Nesse sentido poderia exigir a devolução das contribuições por si efectuadas. No
entanto, os actos praticados de boa-fé, antes da nulidade de um tratado haver sido
invocada, não serão afectados pela nulidade do tratado (69.º/2 b) o que significa que
as despesas entretanto realizadas (de boa-fé) se mantinham.
c) Indique qual seria a intervenção do Presidente da República no processo de
vinculação se o Estado português se vinculasse a esta convenção. [4 valores]
Tratando-se de uma convenção que criava uma força comum de patrulhamento das
fronteiras esta revestiria a forma de um tratado solene (1.ª parte 161.º i) CRP) cuja a
competência de aprovação seria da AR (por se tratar de matéria relativa à defesa, nos
termos da mesma norma), através de uma Resolução (166.º/5), pelo que o PR poderia
eventualmente suscitar a fiscalização preventiva da constitucionalidade (134.º, 278.º) e
– não havendo qualquer vício –, se entendesse que a vinculação era politicamente
adequada, deveria ratificá-la (135.º b) – acto do qual deveria haver posterior referenda
ministerial (140.º/1).
Notas decorrentes da correcção (relativas a deficiências ou erros comuns)
[Em geral]
Os alunos não devem presumir que a repetição dos factos que constam do enunciado
tem, enquanto tal, alguma valor. O que importa é identificar (nos factos) as questões
juridicamente relevantes e tratá-las.
[Questão I]
a. A assinatura de uma convenção apenas é expressão da vontade em ficar vinculado [à
convenção] se essa for a intenção dos Estados (constante do próprio tratado ou de
outro acto). Isso mesmo consta do art. 13.º CV69.
No caso, prevendo-se [o depósito do instrumento de] ratificação, deve constatar-se
que a contrario sensu, não era essa a intenção, pelo que a assinatura não vinculava.
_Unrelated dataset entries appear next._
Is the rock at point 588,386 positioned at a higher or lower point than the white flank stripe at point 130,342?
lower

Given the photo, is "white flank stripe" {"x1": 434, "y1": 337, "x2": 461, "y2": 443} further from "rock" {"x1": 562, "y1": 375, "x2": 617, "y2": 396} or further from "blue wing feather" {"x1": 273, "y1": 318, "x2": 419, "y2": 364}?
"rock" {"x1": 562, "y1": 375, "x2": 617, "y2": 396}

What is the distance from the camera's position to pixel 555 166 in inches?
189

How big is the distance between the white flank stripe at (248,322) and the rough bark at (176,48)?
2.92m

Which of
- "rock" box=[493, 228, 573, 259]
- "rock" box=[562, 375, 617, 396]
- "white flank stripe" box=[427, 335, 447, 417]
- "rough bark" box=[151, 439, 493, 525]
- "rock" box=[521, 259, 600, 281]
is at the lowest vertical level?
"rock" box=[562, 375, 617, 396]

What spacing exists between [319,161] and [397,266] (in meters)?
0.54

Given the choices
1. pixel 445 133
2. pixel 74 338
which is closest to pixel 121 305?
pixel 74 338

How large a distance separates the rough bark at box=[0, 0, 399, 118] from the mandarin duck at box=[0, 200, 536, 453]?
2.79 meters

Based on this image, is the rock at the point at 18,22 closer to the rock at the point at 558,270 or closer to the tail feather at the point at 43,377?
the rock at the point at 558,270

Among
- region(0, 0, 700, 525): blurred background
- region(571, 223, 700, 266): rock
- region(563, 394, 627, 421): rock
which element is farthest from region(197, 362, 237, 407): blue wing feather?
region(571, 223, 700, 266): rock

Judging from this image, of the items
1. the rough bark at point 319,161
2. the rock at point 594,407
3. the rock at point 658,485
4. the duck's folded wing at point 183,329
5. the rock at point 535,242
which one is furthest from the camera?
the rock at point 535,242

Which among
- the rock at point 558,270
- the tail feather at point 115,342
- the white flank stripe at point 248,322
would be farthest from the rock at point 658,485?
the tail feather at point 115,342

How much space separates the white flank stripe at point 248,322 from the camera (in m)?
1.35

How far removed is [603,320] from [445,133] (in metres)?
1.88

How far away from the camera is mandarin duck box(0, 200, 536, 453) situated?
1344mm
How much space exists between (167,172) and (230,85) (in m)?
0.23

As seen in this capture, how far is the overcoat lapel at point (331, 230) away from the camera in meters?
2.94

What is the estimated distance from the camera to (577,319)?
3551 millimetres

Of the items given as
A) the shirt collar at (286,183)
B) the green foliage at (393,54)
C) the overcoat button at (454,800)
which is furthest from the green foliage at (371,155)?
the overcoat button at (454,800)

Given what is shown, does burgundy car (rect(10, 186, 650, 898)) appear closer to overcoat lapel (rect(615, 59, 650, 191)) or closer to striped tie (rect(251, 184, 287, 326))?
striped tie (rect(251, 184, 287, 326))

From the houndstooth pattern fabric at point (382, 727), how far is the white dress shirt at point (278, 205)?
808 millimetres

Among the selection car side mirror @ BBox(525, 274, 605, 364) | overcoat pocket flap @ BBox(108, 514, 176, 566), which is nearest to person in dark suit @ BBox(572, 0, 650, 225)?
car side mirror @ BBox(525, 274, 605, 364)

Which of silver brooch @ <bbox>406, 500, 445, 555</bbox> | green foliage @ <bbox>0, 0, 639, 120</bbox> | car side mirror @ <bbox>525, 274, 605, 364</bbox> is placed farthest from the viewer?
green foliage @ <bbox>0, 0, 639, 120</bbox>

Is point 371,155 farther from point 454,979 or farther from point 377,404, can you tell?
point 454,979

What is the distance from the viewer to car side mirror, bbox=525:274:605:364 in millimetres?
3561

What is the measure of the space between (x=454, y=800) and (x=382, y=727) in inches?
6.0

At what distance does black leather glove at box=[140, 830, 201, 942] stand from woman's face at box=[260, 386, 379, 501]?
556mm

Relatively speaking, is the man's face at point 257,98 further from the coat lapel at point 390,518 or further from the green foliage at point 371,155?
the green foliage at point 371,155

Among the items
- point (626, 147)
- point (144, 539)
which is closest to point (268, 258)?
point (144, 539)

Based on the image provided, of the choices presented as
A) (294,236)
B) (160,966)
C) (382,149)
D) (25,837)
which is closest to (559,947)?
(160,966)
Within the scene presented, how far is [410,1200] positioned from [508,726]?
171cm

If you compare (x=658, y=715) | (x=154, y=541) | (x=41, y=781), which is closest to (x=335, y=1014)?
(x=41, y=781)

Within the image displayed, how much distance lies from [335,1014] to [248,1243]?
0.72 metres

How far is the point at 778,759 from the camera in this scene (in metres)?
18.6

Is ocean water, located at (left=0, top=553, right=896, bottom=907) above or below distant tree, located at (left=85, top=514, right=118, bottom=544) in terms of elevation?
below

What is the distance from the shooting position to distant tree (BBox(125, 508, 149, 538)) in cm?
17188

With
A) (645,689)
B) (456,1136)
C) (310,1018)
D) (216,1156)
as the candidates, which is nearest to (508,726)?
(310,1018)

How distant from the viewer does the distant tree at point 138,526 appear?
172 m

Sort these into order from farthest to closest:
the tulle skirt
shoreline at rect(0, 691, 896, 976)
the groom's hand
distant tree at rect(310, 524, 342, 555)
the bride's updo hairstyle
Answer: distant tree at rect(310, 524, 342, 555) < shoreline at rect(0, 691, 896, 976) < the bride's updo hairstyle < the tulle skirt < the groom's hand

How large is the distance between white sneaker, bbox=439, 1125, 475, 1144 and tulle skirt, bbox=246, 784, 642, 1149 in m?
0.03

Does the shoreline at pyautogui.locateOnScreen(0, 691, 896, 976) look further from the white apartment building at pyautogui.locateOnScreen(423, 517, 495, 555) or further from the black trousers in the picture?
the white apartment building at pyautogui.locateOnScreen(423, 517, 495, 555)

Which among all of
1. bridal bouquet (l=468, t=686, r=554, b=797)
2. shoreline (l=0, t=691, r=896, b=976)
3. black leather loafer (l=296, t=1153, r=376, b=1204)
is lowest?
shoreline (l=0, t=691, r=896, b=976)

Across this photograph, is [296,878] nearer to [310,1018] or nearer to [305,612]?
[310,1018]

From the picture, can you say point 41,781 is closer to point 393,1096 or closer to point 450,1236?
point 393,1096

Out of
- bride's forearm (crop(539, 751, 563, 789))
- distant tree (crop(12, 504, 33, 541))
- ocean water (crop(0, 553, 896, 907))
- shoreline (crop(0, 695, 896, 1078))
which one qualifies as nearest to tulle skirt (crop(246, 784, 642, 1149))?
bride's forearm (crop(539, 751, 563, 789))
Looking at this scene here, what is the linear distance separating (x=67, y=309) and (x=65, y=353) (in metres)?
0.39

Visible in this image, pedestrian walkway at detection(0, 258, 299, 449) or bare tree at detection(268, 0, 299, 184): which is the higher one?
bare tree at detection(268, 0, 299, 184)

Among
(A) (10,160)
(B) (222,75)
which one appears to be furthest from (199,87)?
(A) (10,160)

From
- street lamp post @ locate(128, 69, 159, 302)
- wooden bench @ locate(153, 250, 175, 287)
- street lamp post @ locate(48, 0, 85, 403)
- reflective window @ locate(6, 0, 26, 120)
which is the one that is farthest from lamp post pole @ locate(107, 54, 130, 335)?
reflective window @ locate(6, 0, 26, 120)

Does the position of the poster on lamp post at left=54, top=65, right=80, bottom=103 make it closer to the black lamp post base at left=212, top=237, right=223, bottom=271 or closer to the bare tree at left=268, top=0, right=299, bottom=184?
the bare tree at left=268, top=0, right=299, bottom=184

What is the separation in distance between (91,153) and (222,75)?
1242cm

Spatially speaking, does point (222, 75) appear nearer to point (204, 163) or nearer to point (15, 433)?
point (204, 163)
b. Quando se referia que a entrada em vigor ocorria com o depósito do instrumento de
ratificação do quarto Estado, isso não significa (nem pode significar) que é o quarto
Estado referido, mas o quarto a efectuar esse depósito. Poderia, no caso ser A, B ou C.
[Questão II]
c. Dizer que determinada matéria – no caso, o patrulhamento das fronteiras – integra o
elenco das matérias constantes da 1.ª parte da alínea i) do art. 161.º CRP não chega. É
necessário explicar qual das matérias ( já que os termos não coincidem);
d. Boa parte dos alunos confunde o regime relativo à forma com o da competência de
aprovação da AR (não devem confundir-se porque não coincidem sequer – a AR aprova
acordos em forma simplificada, em matérias da sua competência própria de
aprovação);
e. Quando se pede para indicar a intervenção do PR no processo não é necessário
referir todo o processo de vinculação do Estado português. Mas principalmente não
deve referir-se este em abstracto. Se – como acontecia no caso cuja análise era pedida
– existem os dados suficientes para determinar o nível formal da convenção para
efeitos nacionais [devia concluir-se que era necessariamente um tratado solene] não
devem os alunos na resposta referir as intervenções alternativas: sendo acordo em
forma simplicada ou sendo tratado solene. Tratando-se de uma questão prática, o que
se pretende é a aplicação do regime e não a sua descrição genérica.